What the exercise asks
Rewrite the paragraph of the grizzly cub article that begins "Munsey and Boda's new enclosure" as a short bulleted list that keeps its main facts.

Two of three grizzly bear cubs rescued earlier this year on Kodiak Island after their mother was shot are now housed in a new exhibit recently unveiled at a Wisconsin zoo, with the third recently flown to an Ohio zoo.
Munsey and Boda's new enclosure at the Wildwood Zoo in Marshfield, Wisconsin, was shown to the public at a grand opening in late October. The new facility, funded by $1.1 million in donations, features a combined 5,800 square feet of space for the bears, with a 1,200-square-foot original exhibit connected by a 65-foot enclosed bridge to nearly an acre of "bear woods" for the animals to play in.
Alaska Dispatch News reader Susan Wendlandt posted a video of the cubs running, jumping and climbing trees in the exhibit, apparently enjoying the new space despite some heavy rain.
The bears were named in honor of hunting guide Mike Munsey and Alaska Department of Fish and Game biologist Nate Svoboda, who were instrumental in saving the cubs' lives.
The cubs were orphaned in May when their mother was shot by an unguided hunter, but quick action by the two men housed them at a local hunting cabin before they were taken to the Alaska Zoo and temporarily placed on public display for Alaskans.
On Friday the Alaska Zoo's executive director, Pat Lampi, said the third cub at the zoo left a week ago for a zoo in Ohio.
"He was looking pretty lonely when his two brothers left -- they're pretty social animals," Lampi said.
Two bear experts, including one from Ohio and a veterinarian from the Alaska Zoo, accompanied the bear on a FedEx flight to its new home. Lampi said he hadn't heard any word on the third bear's new name.
"It had two females waiting for it; they were orphans from Montana," Lampi said. "It's pretty cool that he has some young bears -- I think they'll get along great."
Although the Alaska Zoo has safely sent more than 60 black, brown and polar bear cubs to other zoos during Lampi's tenure, he said Munsey and Boda's youthful energy will be missed.
"We're sorry to see them go, because cubs are so playful for the first couple years," Lampi said. "They're just such a riot to watch."

Dataset entries
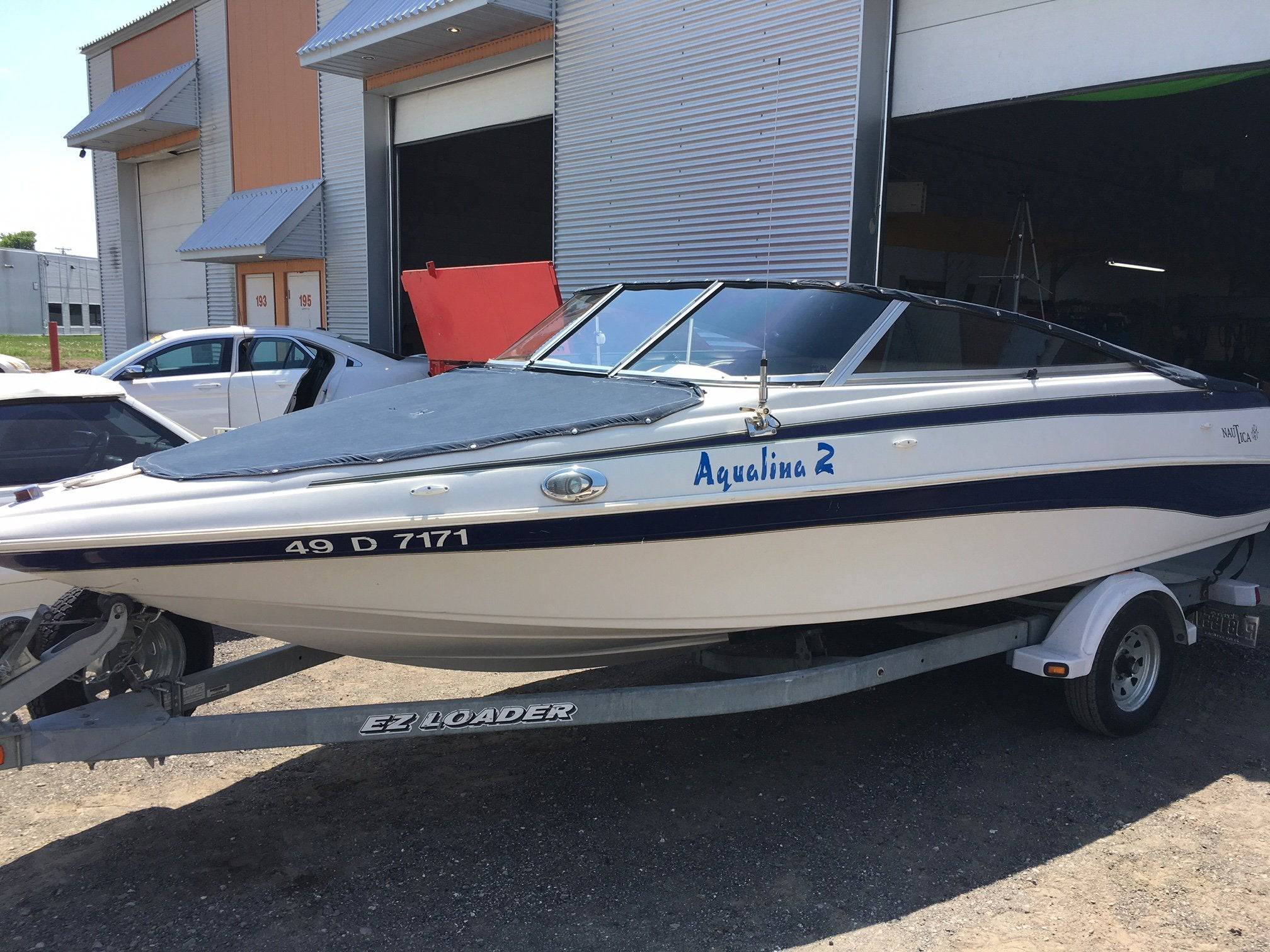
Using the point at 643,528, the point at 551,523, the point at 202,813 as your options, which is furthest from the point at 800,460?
the point at 202,813

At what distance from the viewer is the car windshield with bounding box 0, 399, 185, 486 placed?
4422mm

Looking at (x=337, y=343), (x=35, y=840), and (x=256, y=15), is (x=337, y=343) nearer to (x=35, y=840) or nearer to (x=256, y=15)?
(x=35, y=840)

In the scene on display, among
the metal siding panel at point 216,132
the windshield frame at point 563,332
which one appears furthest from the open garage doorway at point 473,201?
the windshield frame at point 563,332

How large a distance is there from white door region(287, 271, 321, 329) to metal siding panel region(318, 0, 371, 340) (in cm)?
36

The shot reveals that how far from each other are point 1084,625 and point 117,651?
372 cm

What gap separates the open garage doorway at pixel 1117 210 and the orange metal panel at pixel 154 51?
501 inches

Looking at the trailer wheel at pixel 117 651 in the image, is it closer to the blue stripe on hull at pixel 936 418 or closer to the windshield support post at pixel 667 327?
the blue stripe on hull at pixel 936 418

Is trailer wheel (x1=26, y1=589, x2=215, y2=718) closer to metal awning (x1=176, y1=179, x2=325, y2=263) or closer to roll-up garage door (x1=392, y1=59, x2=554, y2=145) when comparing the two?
roll-up garage door (x1=392, y1=59, x2=554, y2=145)

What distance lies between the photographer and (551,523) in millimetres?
3020

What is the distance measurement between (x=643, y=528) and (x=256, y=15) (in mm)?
15099

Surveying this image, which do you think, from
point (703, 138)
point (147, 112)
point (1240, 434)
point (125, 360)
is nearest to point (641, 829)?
point (1240, 434)

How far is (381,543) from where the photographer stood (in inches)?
115

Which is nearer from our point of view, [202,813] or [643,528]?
[643,528]

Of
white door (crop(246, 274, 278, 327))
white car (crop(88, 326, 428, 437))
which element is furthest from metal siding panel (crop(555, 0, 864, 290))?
white door (crop(246, 274, 278, 327))
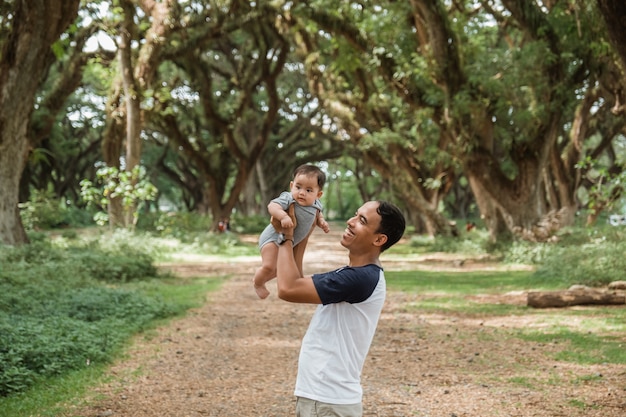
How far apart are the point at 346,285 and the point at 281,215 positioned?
1.41 feet

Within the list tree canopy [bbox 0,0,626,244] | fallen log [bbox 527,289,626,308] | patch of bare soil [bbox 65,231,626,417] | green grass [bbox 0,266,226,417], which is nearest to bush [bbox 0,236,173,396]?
green grass [bbox 0,266,226,417]

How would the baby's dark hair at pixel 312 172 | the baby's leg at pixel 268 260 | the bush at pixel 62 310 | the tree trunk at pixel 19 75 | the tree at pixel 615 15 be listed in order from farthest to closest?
1. the tree trunk at pixel 19 75
2. the tree at pixel 615 15
3. the bush at pixel 62 310
4. the baby's dark hair at pixel 312 172
5. the baby's leg at pixel 268 260

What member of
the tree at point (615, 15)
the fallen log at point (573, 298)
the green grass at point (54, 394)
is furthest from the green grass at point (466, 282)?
the tree at point (615, 15)

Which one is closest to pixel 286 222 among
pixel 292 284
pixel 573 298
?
pixel 292 284

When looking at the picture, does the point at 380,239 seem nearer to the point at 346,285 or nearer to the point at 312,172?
the point at 346,285

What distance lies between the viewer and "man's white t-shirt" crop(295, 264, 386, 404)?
3104 mm

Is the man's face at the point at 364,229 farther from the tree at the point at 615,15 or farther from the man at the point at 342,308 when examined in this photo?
the tree at the point at 615,15

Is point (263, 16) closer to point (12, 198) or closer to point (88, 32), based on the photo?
point (88, 32)

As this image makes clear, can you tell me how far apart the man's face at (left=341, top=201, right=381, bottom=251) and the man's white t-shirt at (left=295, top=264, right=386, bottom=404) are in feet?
0.37

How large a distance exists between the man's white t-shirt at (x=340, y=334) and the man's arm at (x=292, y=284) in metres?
0.03

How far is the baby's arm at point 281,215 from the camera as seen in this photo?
10.5 feet

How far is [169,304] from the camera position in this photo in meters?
10.7

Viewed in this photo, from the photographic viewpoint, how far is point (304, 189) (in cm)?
346

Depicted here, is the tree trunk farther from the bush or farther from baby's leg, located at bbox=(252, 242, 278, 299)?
baby's leg, located at bbox=(252, 242, 278, 299)
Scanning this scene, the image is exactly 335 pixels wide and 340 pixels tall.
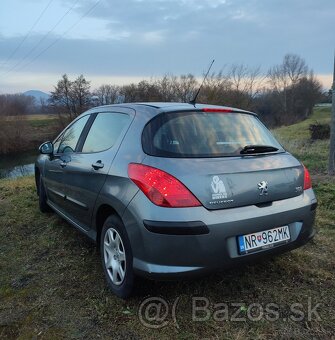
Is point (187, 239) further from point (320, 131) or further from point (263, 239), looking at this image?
point (320, 131)

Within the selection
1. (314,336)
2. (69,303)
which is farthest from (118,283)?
(314,336)

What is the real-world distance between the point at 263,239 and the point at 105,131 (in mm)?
1828

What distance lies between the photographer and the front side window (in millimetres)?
4293

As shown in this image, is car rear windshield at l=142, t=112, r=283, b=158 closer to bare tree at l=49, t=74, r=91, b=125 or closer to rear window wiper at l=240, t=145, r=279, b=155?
rear window wiper at l=240, t=145, r=279, b=155

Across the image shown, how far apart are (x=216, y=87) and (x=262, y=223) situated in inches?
1272

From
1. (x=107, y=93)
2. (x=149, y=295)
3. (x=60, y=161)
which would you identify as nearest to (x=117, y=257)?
(x=149, y=295)

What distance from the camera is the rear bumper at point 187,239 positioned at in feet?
8.47

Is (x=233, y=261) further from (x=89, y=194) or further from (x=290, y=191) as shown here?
(x=89, y=194)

Your solution
- Munsey and Boda's new enclosure is at the Wildwood Zoo in Marshfield, Wisconsin.
- It opened to the public at a grand opening in late October.
- It was funded by $1.1 million in donations.
- The bears have 5,800 square feet of combined space.
- A 65-foot enclosed bridge links the 1,200-square-foot original exhibit to nearly an acre of "bear woods" where the bears can play.